# start of Source material

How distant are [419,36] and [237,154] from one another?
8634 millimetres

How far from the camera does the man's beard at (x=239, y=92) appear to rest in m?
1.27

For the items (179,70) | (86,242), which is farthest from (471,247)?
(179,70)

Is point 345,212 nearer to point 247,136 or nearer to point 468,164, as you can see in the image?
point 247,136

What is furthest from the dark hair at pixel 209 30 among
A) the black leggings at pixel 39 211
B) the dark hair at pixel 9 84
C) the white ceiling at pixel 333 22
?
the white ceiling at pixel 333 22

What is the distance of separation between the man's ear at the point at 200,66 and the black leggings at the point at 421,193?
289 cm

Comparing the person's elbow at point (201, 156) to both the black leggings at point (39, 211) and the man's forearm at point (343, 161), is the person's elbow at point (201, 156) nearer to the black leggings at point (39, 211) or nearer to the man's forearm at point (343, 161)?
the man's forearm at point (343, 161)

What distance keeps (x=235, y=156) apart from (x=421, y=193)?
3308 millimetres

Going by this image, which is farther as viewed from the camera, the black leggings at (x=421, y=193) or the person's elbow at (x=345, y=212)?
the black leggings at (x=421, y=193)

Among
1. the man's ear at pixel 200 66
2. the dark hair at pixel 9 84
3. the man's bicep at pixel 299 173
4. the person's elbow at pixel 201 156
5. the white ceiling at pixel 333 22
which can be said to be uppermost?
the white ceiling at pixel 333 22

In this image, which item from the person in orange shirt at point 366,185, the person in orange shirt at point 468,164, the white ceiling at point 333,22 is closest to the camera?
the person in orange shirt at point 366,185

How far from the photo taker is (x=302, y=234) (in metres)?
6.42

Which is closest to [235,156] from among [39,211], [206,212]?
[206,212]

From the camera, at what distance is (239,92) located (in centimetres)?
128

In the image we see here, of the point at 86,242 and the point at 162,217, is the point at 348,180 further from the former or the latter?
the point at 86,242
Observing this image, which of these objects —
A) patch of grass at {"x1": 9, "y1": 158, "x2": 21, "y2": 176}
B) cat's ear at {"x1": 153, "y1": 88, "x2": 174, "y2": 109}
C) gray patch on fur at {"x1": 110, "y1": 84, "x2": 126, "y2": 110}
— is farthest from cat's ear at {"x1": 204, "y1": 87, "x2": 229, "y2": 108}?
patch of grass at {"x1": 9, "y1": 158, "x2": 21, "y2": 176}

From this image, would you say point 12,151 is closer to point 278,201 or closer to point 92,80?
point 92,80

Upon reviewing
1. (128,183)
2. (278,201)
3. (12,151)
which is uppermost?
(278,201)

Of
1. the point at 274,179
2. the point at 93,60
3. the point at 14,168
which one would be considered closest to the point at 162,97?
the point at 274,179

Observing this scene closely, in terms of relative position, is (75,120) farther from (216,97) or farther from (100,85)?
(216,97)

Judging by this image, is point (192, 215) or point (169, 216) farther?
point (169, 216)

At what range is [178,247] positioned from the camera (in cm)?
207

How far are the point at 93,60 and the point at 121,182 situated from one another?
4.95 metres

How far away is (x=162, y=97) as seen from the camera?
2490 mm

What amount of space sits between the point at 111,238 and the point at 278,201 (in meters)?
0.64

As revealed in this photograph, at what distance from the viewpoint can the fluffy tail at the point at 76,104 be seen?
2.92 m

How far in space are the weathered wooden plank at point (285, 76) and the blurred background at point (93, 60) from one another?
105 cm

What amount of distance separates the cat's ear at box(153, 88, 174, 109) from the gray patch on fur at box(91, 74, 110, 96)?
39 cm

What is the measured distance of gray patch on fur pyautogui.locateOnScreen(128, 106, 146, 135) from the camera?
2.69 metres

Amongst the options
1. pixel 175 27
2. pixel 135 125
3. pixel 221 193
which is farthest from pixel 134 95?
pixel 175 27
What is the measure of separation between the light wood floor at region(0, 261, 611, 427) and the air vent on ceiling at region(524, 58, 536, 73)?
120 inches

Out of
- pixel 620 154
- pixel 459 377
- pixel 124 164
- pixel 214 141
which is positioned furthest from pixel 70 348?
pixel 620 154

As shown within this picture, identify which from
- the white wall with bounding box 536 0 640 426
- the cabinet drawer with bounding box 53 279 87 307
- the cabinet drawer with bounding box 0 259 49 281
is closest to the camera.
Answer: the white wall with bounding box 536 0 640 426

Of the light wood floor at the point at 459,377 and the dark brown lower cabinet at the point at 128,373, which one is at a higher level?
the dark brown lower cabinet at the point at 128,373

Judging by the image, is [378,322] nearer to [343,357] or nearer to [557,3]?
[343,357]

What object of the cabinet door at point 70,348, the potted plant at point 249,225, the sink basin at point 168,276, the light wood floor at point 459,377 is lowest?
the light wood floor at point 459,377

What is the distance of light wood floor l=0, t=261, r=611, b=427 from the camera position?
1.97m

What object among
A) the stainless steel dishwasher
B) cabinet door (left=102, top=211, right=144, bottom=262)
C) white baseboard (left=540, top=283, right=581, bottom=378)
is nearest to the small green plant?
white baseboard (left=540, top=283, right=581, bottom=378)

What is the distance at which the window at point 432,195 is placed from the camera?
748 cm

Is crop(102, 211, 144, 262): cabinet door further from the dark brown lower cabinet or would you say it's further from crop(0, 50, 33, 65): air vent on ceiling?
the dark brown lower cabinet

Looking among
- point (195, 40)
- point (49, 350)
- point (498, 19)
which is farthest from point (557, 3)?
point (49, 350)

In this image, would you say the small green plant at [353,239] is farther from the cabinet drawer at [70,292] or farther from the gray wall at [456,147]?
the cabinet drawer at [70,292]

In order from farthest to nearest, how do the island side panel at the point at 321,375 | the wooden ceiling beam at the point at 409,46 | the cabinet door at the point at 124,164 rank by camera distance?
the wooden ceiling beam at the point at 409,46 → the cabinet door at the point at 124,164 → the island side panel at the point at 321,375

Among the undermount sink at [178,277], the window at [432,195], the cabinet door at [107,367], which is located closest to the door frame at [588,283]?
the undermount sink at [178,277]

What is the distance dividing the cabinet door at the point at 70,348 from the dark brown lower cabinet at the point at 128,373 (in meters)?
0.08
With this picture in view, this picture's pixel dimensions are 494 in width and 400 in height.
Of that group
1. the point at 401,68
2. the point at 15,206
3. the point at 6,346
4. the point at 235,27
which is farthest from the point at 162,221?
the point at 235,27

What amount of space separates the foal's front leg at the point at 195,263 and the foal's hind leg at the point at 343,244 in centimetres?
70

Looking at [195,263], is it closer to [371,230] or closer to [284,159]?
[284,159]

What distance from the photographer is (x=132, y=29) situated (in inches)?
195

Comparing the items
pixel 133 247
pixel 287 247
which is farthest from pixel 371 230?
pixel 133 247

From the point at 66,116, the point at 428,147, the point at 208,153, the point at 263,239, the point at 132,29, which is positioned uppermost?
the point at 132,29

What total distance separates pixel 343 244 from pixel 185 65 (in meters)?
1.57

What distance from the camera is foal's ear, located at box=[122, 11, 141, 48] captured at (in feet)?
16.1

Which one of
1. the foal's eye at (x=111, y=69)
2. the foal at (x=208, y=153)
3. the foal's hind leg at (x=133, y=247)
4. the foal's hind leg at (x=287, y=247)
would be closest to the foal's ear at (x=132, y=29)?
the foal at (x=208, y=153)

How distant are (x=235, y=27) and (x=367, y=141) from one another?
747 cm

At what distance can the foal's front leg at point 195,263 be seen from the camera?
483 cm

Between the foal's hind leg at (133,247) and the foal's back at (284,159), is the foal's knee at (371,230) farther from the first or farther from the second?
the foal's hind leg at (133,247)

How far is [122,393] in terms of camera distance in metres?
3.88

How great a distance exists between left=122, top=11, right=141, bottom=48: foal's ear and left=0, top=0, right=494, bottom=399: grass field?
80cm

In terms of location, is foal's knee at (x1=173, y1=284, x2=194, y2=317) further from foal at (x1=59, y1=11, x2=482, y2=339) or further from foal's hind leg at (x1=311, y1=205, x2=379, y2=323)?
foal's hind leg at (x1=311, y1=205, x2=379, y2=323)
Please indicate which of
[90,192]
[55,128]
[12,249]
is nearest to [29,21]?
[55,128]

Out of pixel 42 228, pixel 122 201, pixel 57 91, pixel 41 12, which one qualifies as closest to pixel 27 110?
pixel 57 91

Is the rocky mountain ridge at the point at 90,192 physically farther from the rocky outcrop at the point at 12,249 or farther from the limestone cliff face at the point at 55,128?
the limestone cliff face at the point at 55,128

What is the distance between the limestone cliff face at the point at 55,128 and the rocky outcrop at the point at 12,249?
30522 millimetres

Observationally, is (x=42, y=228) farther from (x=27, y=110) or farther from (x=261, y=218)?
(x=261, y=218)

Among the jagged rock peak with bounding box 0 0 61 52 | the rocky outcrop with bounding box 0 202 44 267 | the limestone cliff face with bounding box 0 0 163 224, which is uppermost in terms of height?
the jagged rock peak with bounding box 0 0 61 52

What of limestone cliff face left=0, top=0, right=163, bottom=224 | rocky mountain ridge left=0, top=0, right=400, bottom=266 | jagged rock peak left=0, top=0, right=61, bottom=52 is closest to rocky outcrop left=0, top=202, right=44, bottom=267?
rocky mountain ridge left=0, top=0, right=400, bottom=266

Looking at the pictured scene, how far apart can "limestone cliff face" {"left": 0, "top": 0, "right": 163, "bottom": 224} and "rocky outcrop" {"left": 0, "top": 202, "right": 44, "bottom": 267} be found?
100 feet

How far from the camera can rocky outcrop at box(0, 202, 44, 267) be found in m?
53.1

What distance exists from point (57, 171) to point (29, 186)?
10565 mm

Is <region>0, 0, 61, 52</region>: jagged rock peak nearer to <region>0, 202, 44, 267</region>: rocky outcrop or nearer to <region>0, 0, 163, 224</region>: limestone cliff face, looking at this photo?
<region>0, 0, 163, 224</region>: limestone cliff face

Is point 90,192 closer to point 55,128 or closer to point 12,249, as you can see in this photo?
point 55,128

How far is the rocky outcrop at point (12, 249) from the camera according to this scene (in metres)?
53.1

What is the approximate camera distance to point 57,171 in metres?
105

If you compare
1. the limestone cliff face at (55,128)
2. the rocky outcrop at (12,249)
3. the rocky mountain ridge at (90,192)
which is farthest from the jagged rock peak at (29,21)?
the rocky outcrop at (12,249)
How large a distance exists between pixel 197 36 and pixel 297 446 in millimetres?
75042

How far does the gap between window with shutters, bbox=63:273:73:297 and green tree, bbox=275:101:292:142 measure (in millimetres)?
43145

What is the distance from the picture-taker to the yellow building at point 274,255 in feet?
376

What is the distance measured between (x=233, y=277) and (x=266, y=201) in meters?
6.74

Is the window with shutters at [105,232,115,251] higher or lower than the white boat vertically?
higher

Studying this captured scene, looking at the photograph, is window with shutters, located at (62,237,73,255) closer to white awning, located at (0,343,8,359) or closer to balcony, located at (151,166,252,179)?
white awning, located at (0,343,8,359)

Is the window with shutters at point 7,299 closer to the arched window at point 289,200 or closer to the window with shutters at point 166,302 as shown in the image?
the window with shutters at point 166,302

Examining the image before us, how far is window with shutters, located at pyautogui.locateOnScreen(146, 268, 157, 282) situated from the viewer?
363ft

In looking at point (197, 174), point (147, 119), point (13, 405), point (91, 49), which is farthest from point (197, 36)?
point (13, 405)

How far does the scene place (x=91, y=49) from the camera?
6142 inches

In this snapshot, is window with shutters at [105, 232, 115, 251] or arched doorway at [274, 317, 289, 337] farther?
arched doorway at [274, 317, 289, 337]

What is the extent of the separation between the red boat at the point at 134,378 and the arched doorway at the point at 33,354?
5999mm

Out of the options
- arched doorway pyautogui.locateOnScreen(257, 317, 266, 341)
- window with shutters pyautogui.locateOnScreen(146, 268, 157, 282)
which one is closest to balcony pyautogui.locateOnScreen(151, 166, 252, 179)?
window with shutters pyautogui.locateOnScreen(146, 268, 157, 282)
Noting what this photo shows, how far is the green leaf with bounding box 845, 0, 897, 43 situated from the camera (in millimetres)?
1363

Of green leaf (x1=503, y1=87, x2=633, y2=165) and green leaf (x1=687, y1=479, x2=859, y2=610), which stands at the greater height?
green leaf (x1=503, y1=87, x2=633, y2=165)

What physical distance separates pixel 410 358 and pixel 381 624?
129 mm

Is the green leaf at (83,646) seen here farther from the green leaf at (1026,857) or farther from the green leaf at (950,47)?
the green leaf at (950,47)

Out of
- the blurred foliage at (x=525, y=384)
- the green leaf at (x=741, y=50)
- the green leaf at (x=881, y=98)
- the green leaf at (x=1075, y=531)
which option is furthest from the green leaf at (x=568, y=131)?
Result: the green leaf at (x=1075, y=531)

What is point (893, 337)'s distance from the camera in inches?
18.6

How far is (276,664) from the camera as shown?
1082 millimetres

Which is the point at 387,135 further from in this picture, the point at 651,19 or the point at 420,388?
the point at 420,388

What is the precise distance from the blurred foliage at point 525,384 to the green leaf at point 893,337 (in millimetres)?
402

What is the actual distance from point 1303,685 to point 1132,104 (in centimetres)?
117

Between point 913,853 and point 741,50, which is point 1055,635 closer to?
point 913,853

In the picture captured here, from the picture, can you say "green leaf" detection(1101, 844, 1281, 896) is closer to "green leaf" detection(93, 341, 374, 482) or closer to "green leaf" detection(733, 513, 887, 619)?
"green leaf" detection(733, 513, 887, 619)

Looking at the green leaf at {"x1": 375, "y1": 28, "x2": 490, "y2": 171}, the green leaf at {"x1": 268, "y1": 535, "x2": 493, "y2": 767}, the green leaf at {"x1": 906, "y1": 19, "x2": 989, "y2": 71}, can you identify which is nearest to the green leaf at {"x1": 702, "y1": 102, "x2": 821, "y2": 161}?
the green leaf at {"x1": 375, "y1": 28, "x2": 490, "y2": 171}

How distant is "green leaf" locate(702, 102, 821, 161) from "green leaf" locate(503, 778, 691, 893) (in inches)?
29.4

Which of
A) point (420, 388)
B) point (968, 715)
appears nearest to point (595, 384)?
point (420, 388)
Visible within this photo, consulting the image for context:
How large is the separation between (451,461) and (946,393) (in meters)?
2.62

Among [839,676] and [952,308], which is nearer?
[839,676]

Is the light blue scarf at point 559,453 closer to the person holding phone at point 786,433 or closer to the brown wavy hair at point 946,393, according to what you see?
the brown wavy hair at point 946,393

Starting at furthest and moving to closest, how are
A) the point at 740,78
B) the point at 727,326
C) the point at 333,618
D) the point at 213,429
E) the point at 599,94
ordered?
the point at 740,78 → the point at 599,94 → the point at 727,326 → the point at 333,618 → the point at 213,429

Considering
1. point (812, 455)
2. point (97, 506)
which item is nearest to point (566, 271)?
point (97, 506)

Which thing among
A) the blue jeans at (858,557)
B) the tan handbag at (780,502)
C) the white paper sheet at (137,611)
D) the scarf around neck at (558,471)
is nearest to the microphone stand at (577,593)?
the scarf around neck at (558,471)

# end of Source material

## What is being asked
Write the lines out exactly, from the one with "Starting at furthest" down to the last line of the listing, and leave out all others.

## Finished exercise
Starting at furthest and moving to closest, how are
A) the point at 740,78
B) the point at 727,326
C) the point at 333,618
D) the point at 213,429
E) the point at 599,94
ordered?
the point at 740,78 → the point at 599,94 → the point at 727,326 → the point at 333,618 → the point at 213,429

Considering
1. point (812, 455)
2. point (97, 506)
which item is nearest to point (566, 271)?
point (97, 506)

Which thing among
A) the blue jeans at (858,557)
B) the tan handbag at (780,502)
C) the white paper sheet at (137,611)
D) the scarf around neck at (558,471)
is nearest to the microphone stand at (577,593)?
the scarf around neck at (558,471)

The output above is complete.